I would put forward the idea that Bad is only Bad if a 3rd party is affected, and as long as we consider others in our behaviour then we cannot be thought of as being Bad.


This is more of an Eastern Philosophy than a Western one, but surely this is the ultimate responsibility that we make choices by consider their effect on others, thus taking responsibility for all.


Dad at 13

In response to the Summersun blog - Dad at 13,
http://karen-summersun.blogspot.com/2009/02/alfie-patten-dad-at-13.html
I disagree with the comments made that suggest that the 2 "children" in question, are not responsible for their own actions, and even pities them. This is the sort of attitude that has got them in to this mess in the first place (sorry, not very PC, but I say it as I see it).
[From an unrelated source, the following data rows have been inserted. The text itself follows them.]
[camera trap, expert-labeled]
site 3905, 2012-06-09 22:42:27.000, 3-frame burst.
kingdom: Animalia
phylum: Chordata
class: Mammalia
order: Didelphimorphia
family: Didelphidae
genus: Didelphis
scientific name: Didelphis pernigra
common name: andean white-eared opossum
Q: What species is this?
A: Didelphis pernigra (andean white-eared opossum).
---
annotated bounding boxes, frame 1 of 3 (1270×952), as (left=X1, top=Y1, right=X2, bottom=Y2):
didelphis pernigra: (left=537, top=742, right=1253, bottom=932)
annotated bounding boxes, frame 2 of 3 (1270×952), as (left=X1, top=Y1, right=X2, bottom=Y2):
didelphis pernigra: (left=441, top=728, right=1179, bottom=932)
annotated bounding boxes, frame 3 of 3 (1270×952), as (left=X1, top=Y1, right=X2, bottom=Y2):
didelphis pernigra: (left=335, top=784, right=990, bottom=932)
Children of this age ARE responsible for their actions, Sex Education in most schools occurs when the children are 11, or younger, so they were well aware that sex can result in pregnancy.

Children and indeed adults need to start taking responsibility for their actions rather than blaming their parents, society, the workplace, the government - infact anybody else who they think can be held responsible. We are all accountable for our actions, and have choices.
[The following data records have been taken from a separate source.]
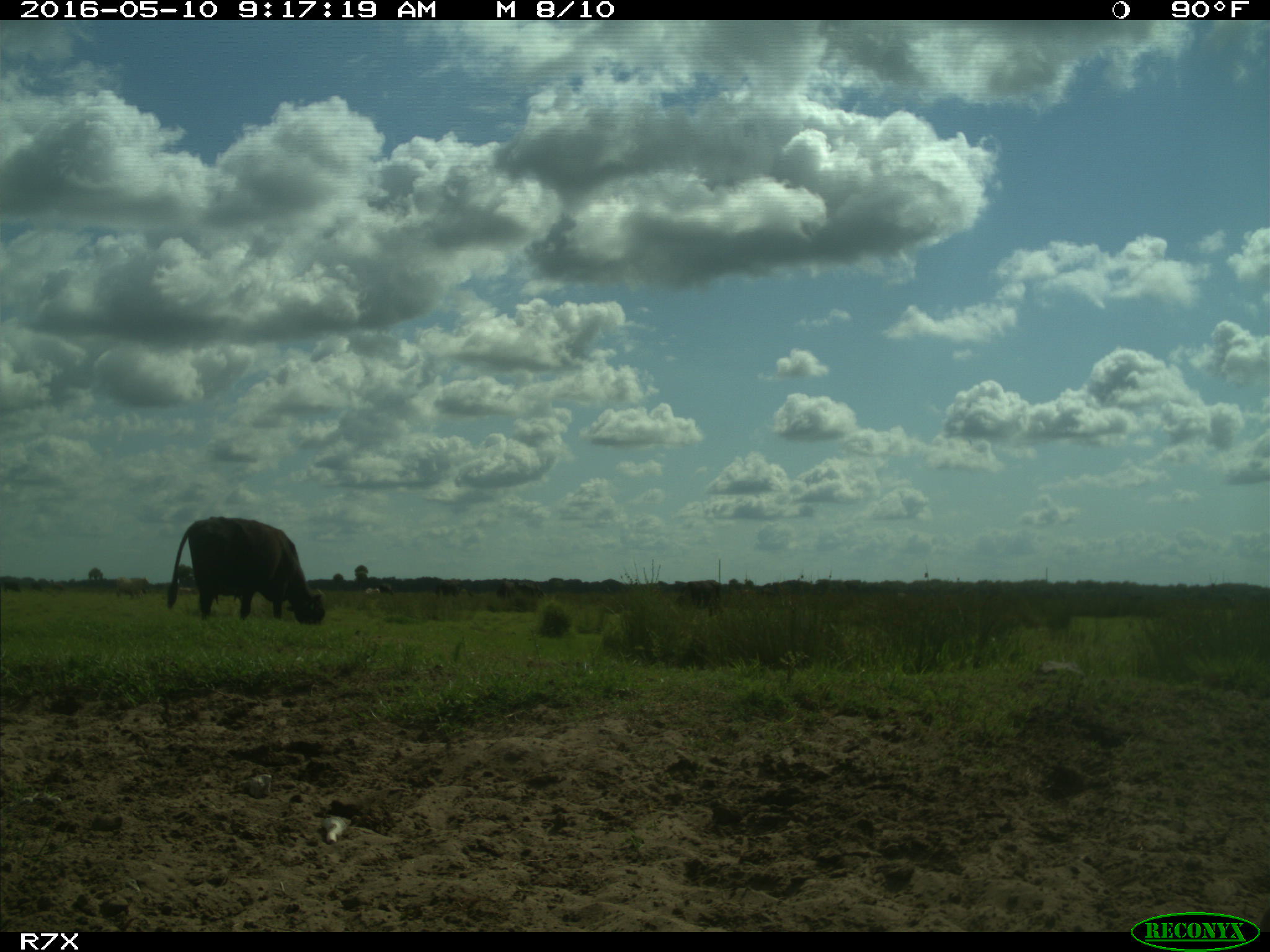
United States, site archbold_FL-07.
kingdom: Animalia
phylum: Chordata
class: Mammalia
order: Artiodactyla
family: Bovidae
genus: Bos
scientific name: Bos taurus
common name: domestic cow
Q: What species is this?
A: Bos taurus (domestic cow).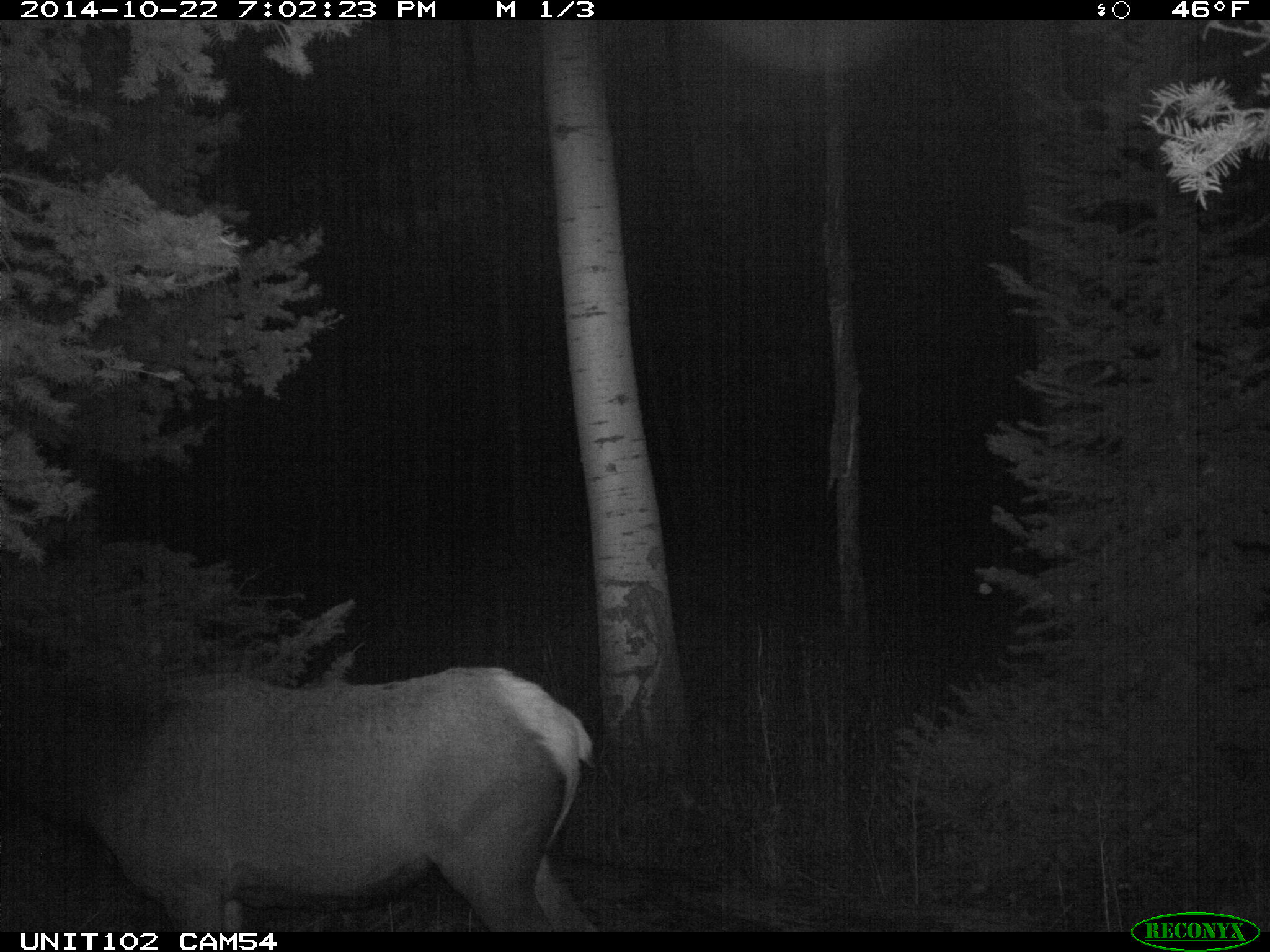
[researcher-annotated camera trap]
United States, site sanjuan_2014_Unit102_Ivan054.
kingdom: Animalia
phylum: Chordata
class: Mammalia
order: Artiodactyla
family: Cervidae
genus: Cervus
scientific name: Cervus elaphus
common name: red deer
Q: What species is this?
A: Cervus elaphus (red deer).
Blaming somebody else is the real BAD BEHAVIOUR.

Thursday, 19 February 2009

Lying

http://news.bbc.co.uk/go/em/fr/-/1/hi/england/merseyside/7892457.stm

Saw this article yesterday, and whilst what this person did was illegal - which goes beyond bad, it does throw up some interesting points regarding lying generally.Is it more or less bad to lie on behalf of another, should we ask someone to lie on our behalf.Who hasn't asked someone else to answer the phone and then tell the caller that you are not around, when you are, or asked someone to call your work to tell them you are sick, when you are just hungover? Who is in the wrong here? the person doing the lying or the person who has asked their friend to lie on their behalf? These are all white lies, and won't hurt anyone ... will they??How about tradesmen who constantly tell you that they are on their way when they are still in the middle of a job, or partners/friends who say they are just having their last drink, and then come home 4 hours later? Is it less harmful to say, well actually No, I won't get to do your job til next week, or No I am not coming home, I'm here til closing time? Personally, I believe the truth is an easier pill to swallow, than finding out later that it was all lies.

Monday, 9 February 2009

Why Being Bad

I would first like to explain why I enrolled on this module - not because I have to, but I chose to, to make me more tolerant, think about behaviour, why we do what we do, and why I do what I do. Lets see if it makes a difference!